§ Document extract:
— start —

Retailers and manufacturers have faced ferocious market conditions for months as they ship goods around the country, and the situation is getting even tougher thanks to high diesel prices, according to a transportation analyst firm report released Monday.
The group’s Shippers Conditions Index (SCI) continued to tumble in March falling to -23.1, the most negative reading ever for the index and its second consecutive record low after sinking to -17.9 in February, Bloomington, Indiana-based FTR said.
The sharp decline was caused by the record surge in diesel prices and by extremely tight capacity utilization of trucks and trailers, FTR said. Looking ahead, the near-term outlook is “highly negative” even before factoring in a new surge in diesel prices occurring in early May.
FTR calculates the SCI number by tracking the conditions of four variables in the U.S. full-load freight market, including freight demand, freight rates, fleet capacity, and fuel price. Combined into a single figure, the number represents good, optimistic conditions when positive and poor conditions when negative.

— end —

§ Data section:

— start —

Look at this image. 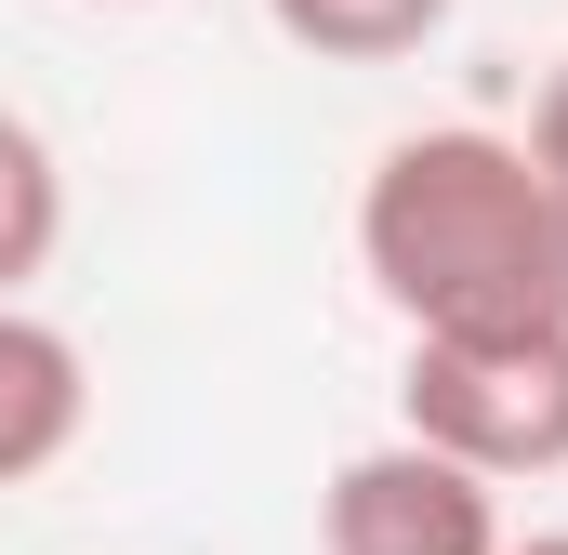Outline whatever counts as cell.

— end —

§ Set of tasks:
1: Reproduce the part of the article on shipper conditions that opens with the words containing "Retailers and manufacturers" and closes with "report released Monday.".
2: According to the article on shipper conditions, what reading did the Shippers Conditions Index reach in March?

§ Task-by-task solutions:
1:
Retailers and manufacturers have faced ferocious market conditions for months as they ship goods around the country, and the situation is getting even tougher thanks to high diesel prices, according to a transportation analyst firm report released Monday.

2: -23.1, the most negative reading ever for the index.